• EXERCISE AIM
Omit all pictures and give the records below again exactly as written.

— Start of INFORMATION SHOWN —

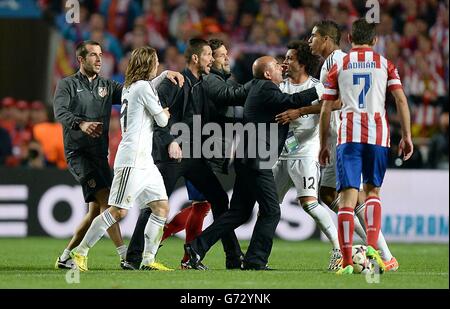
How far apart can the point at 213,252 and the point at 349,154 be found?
14.4 ft

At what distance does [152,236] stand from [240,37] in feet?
32.6

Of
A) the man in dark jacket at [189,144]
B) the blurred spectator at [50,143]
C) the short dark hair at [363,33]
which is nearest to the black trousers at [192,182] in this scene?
the man in dark jacket at [189,144]

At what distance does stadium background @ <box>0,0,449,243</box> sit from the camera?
16344 mm

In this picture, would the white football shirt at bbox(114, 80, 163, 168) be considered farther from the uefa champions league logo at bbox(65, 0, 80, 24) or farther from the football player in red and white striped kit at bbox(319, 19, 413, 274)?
the uefa champions league logo at bbox(65, 0, 80, 24)

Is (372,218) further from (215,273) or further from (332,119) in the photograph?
(332,119)

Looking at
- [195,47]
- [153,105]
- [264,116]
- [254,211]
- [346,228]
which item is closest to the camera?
[346,228]

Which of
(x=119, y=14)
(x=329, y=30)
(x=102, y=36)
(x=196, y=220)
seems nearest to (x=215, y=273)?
(x=196, y=220)

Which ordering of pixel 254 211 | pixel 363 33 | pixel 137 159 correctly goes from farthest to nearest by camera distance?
1. pixel 254 211
2. pixel 137 159
3. pixel 363 33

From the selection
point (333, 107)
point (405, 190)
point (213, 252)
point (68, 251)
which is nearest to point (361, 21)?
point (333, 107)

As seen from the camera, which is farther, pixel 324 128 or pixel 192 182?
pixel 192 182

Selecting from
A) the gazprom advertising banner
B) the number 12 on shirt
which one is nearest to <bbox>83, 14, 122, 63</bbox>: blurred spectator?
the gazprom advertising banner

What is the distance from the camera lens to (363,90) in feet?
32.6

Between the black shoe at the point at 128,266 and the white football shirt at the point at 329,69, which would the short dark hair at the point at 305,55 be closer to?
the white football shirt at the point at 329,69

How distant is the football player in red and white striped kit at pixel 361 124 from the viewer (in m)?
9.89
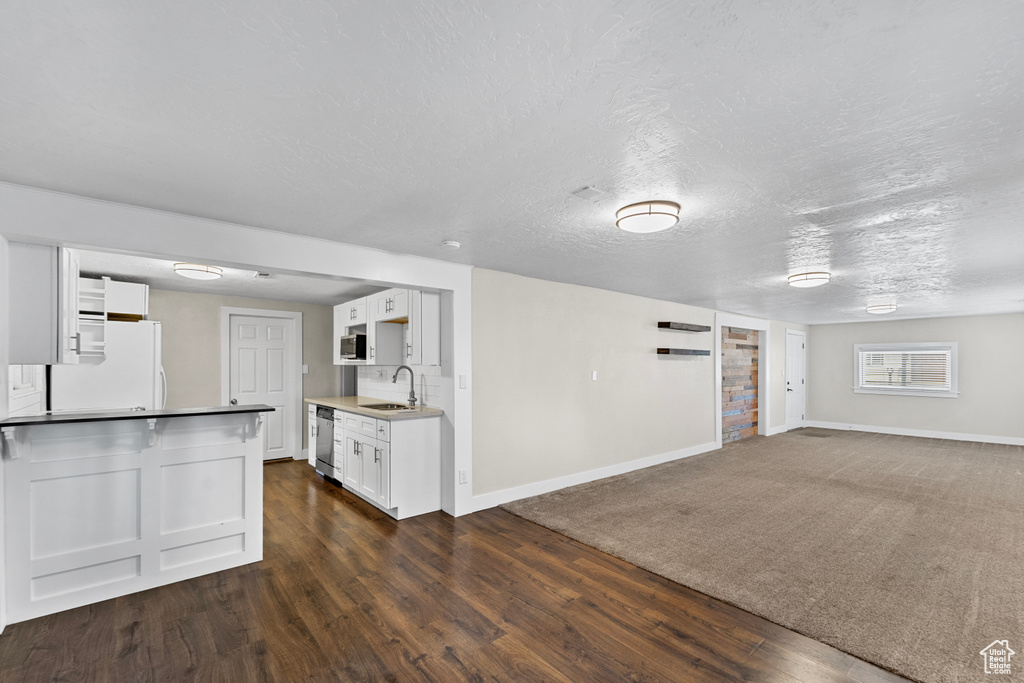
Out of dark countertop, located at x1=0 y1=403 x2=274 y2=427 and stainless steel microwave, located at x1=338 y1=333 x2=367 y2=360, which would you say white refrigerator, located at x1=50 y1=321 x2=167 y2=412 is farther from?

— End of INFORMATION SHOWN —

• FINAL ANSWER
How far apart can the point at 213,252 and the point at 349,154 be found?
14.4 ft

At what distance does [152,236] stand from [240,37] in feet?
32.6

Of
A) the man in dark jacket at [189,144]
B) the blurred spectator at [50,143]
C) the short dark hair at [363,33]
which is nearest to the black trousers at [192,182] in this scene?
the man in dark jacket at [189,144]

At what distance does stadium background @ <box>0,0,449,243</box> sit from the camera?
16344 mm

In this picture, would the white football shirt at bbox(114, 80, 163, 168) be considered farther from the uefa champions league logo at bbox(65, 0, 80, 24) or farther from the football player in red and white striped kit at bbox(319, 19, 413, 274)?
the uefa champions league logo at bbox(65, 0, 80, 24)

Is (372,218) further from (215,273) or further from (332,119) in the photograph?
(332,119)

Looking at
- [195,47]
- [153,105]
- [264,116]
- [254,211]
- [346,228]
which item is closest to the camera?
[346,228]

Which of
(x=119, y=14)
(x=329, y=30)
(x=102, y=36)
(x=196, y=220)
seems nearest to (x=215, y=273)?
(x=196, y=220)

Which ordering of pixel 254 211 | pixel 363 33 | pixel 137 159 correctly goes from farthest to nearest by camera distance?
1. pixel 254 211
2. pixel 137 159
3. pixel 363 33

From the selection
point (333, 107)
point (405, 190)
point (213, 252)
point (68, 251)
which is nearest to point (361, 21)?
point (333, 107)

As seen from the camera, which is farther, pixel 324 128 or pixel 192 182?
pixel 192 182

Selecting from
A) the gazprom advertising banner
B) the number 12 on shirt
which one is nearest to <bbox>83, 14, 122, 63</bbox>: blurred spectator?
the gazprom advertising banner

What is the distance from the camera lens to (363,90) in feet?
32.6

Between the black shoe at the point at 128,266 and the white football shirt at the point at 329,69, which would the short dark hair at the point at 305,55 be closer to?
the white football shirt at the point at 329,69

How distant is the football player in red and white striped kit at pixel 361 124 from the viewer (in m)?
9.89
Out of dark countertop, located at x1=0 y1=403 x2=274 y2=427 and stainless steel microwave, located at x1=338 y1=333 x2=367 y2=360, which would you say white refrigerator, located at x1=50 y1=321 x2=167 y2=412 is farther from?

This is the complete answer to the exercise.